This repository contains a software project that analyses some astronaut data and has been used to aid the material in "Let's Make Your Script Ready for Publication " workshop. The original software project is stored on GitLab.
- It demonstrates every important step performed in the workshop.
- Every branch shows the final results of a specific step.
- The default branch (this branch) adds further documentation and automates checking some details.
This analysis is based on publicly available astronauts data from Wikidata. In this context, we investigated aspects such as time humans spent in space as well as the age distribution of the astronauts.

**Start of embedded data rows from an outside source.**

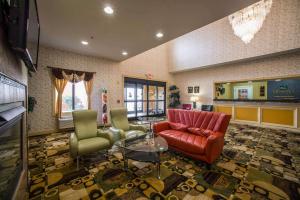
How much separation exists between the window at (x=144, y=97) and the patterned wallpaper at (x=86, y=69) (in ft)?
1.55

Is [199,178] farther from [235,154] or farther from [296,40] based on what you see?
[296,40]

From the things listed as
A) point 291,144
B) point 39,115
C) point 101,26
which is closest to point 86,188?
point 101,26

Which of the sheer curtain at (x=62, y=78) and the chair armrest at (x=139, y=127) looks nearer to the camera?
the chair armrest at (x=139, y=127)

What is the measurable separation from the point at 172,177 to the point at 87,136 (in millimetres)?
2006

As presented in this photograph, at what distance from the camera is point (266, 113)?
18.6 ft

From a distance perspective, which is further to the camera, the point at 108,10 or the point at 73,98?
the point at 73,98

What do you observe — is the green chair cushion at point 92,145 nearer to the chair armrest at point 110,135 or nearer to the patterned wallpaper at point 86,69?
the chair armrest at point 110,135

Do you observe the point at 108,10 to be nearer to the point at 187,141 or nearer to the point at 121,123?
the point at 121,123

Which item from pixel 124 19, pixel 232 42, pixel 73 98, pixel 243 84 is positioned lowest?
pixel 73 98

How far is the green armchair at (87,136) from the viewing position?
2.52 m

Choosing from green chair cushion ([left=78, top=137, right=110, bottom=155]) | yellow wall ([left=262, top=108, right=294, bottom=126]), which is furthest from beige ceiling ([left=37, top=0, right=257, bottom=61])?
yellow wall ([left=262, top=108, right=294, bottom=126])

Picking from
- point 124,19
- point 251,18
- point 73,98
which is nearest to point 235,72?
point 251,18

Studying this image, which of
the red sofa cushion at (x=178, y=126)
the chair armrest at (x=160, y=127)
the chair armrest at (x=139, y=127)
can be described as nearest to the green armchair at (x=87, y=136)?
the chair armrest at (x=139, y=127)

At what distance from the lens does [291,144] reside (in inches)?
145
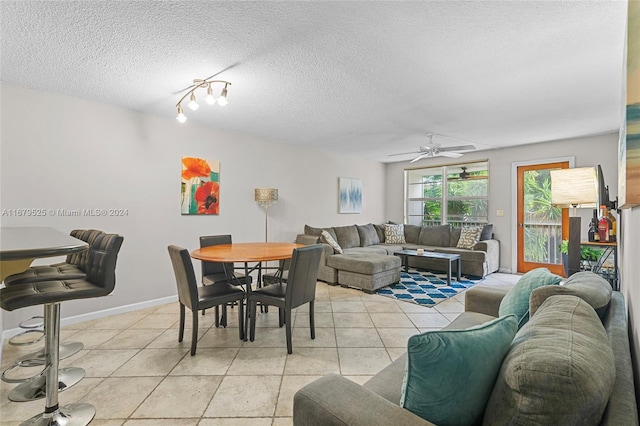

The repository is organized as follows:
- data: Contains the astronauts data set retrieved from Wikidata
- code: Contains the astronaut analysis script
- results: Contains the resulting analysis plots
The data set has been generated using the following SPARQL query [1] (retrieval date: 2018-10-25).
You can also analyze a recent version of the astronaut data by replacing the data set and re-running the analysis script:
- Run the SPARQL query
- Download the resulting data formatted as JSON
- Replace the file
data/astronauts.json
- Run the analysis script
The script requires Python >= 3.8 and uses the libraries pandas (BSD 3-Clause License) as well as matplotlib (Matplotlib License).
The script has been successfully tested on Windows 10 and Linux with Python 3.8.
Please clone this repository and install the required dependencies as follows:
git clone ...
cd astronaut-analysis/code
pip install -r requirements.txt
You can run the script as follows:
python astronauts-analysis.py
The script processes the astronauts data set and stores the plots in the same directory. Existing result plots will be overwritten.
The test.sh script performs some basic checks to support maintaining the analysis script:
- It installs the required packages.
- It runs the flake8 linter to find programming mistakes and code style issues.
- It runs the analysis script and checks that the expected plots are produced.
The script runs as part of the GitLab build pipeline to find errors introduced by new commits.
If you use this work in a research publication, please cite the specific version that you used using the citation metadata on Zenodo .
You can find an overview about the different versions in the changelog.
Here you find the main contributors to the material:
- Martin Stoffers
- Tobias Schlauch
The changelog documents all notable changes.
Please see the file LICENSE.md for further information about how the content is licensed.